Esisterebbe, vi là vi là, un pozzo profondissimo; e nel pozzo sarebbe, da millenni, chiuso un delfino.

Ogni tanto al delfino viene nostalgia del mare; e allora il delfino si sbalestra contro il muro della sua prigione, e si lamenta: lo squassar dell’acqua e il lamento chiamano cento echi, e via li scatenano giù dai dirupi, lontano dalla pianura, a salutare le libere agognate strade dell’onda marina.

De Nardis, 1924

Manuela Bianchi è nata a Cesenatico nel 1961. Frequenta, in Ravenna, il Liceo Artistico, l’Istituto Albe Steiner, l’Accademia di Belle Arti; i suoi maestri si chiamano Santo Spartà, Marco Santi, Severo Bignami, Isotta Fiorentini Roncuzzi e Roberto Chiarelli.

Verità conturbanti per lei, convinta di vivere ancora nella Costantinopoli del VI secolo d.C., dove Teodora del postribolo, la snella fanciulla che sul palco si dilettava con le oche ammaestrate, è ora divenuta Basilissa.

Nel quadro successivo, i cubetti che Manuela sta dipingendo di rosso chiaro serviranno per le calzature della Vergine nell’abside della basilica di Hagia Sophia; il procedimento è raro, la mano, guidata da diligente disciplina, sicura.

Se il Tempo è continuo divenire, memoria in formazione, Chronos, a questo fluire dell’essere – da sempre – Manuela affida la sua ricerca artistica.

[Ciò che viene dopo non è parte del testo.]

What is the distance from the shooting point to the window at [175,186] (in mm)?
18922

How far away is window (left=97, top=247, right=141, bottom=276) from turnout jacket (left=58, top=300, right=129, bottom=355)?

A quell’essere che significa sapere che “si è stati”, mentre la vita diviene futuro nutrito da polpose radici, raggi di sole oro e argento, cieli di porpora e ocra, volontà, ardimento ed intenzioni ma soprattutto echi, cento echi che, a seguirli, condurranno al mare ed alle grida di gioia del delfino, divenuto finalmente libero.